In film, Crowther has played Romola Garai's mother in The Unicorn (Daybreak Pictures), a short film by Penelope Skinner. She has also featured in Funseekers (Comic Strip) and The Thirty-Nine Steps (Rank). Crowther appears as Beth in the French romcom Jane Austen a Gâché ma Vie which premiered at the Toronto Film Festival in September 2024, followed by the Marrakesh Film Festival in November 2024.

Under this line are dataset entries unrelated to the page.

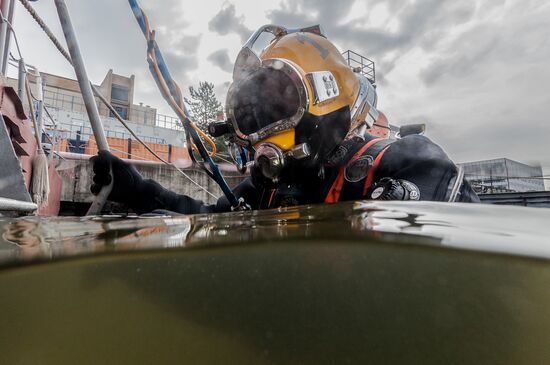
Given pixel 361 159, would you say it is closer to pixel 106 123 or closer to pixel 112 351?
pixel 112 351

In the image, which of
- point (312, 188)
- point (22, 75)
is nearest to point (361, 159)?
point (312, 188)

== Selected filmography ==

| Year | Title | Role | Notes |
| 1967 | The Lion, the Witch and the Wardrobe | Lucy | 10 episodes |
| 1968 | The Queen Street Gang | Philippa | 9 episodes |
| ITV Playhouse | Esther | Thirteen Thousand and Eighty Free Pounds |
| 1978 | The Thirty Nine Steps | Maid (uncredited) |  |
| 1979 | Hazell | Cynthia | Episode: "Hazell Gets the Boot" |
| 1979–1980 | Shoestring | Sonia | 20 episodes |
| 1983 | Mansfield Park | Julia Bertram | 5 episodes (TV mini-series) |
| 1984 | Play for Today | Doctor | "Dog Ends" |
| Tripper's Day | Sylvia | 6 episodes |
| 1985 | Miss Marple: A Murder is Announced | Myrna Harris | 2 episodes |
| 1986 | A Very Peculiar Practice | Antonia | Episode: "A Very Long Way from Anywhere" |
| No Place Like Home | Elsie | 5 episodes |
| Slinger's Day | Sylvia | 6 episodes |
| 1987 | Bergerac | Carol Miles | Episode: "A Desirable Little Residence" |
| 1988 | The Comic Strip Presents | April | "Funseekers" |
| 1988–1989 | Watching | Susan Roberts | 8 episodes |
| 1989–1990 | French Fields | Jill Trendle | 12 episodes |
| 1991 | Titmuss Regained | Daphne Jones | 1 episode (TV mini-series) |
| 1992 | The Bill | Susan Harding | Episode: "Just Send Them Flowers" |
| 1992–1993 | Growing Pains | Sandra Phillips | 20 episodes |
| 1993 | A Year in Provence | Georgina | 1 episode (TV mini-series) |
| The Bill | Sgt. Jane Kendall | 11 episodes |
| 1995 | Ghosts | Nurse Angela | Episode: "Shadowy Third" |
| Porkpie | Janice | Episode: "Spend, Spend, Spend" |
| 1997–1999 | Family Affairs | Annie Hart | 35 episodes |
| 2000 | Grange Hill | Carol Wright | 2 episodes |
| 2001 | London's Burning | Alison Hemmings | 8 episodes |
| 2006 | EastEnders | Marion | 1 episode |
| Holby City | Iona Morrow | Episode: "The Games People Play" |
| 2008 | Outnumbered | Alice | Episode: "The Airport" |
| 2010 | Lewis | Mrs. Lemming | Episode: "Dark Matter" |
| 2016 | The Dumping Ground | Mary | Episode: "The End of it All" |
| 2020 | Shakespeare & Hathaway: Private Investigators | Nelissa Norris | Episode: "All That Glisters" |
| 2022 | The Chelsea Detective | Nancy Cooper | Episode: "Mrs. Romano" |
| Miss Scarlet and The Duke | Maud Skelton | Episode: "The Heir" |
| 2023 | Dalgleish: A Certain Justice | Margaret Jackson | 1 episode |
| The Following Events Are Based on a Pack of Lies | Joyce Ransom | 4 episodes |
| Vera | Judith Sinclair | Episode: "The Rising Tide" |
| 2024 | Beyond Paradise | Penny | 1 episode |
| Jane Austen Wrecked My Life | Beth | Feature film |

==Charity work==
Crowther works with Scene & Heard, a playwriting charity committed to benefiting disadvantaged children in Somers Town, Kings Cross, London, performing alongside other volunteer theatre professionals.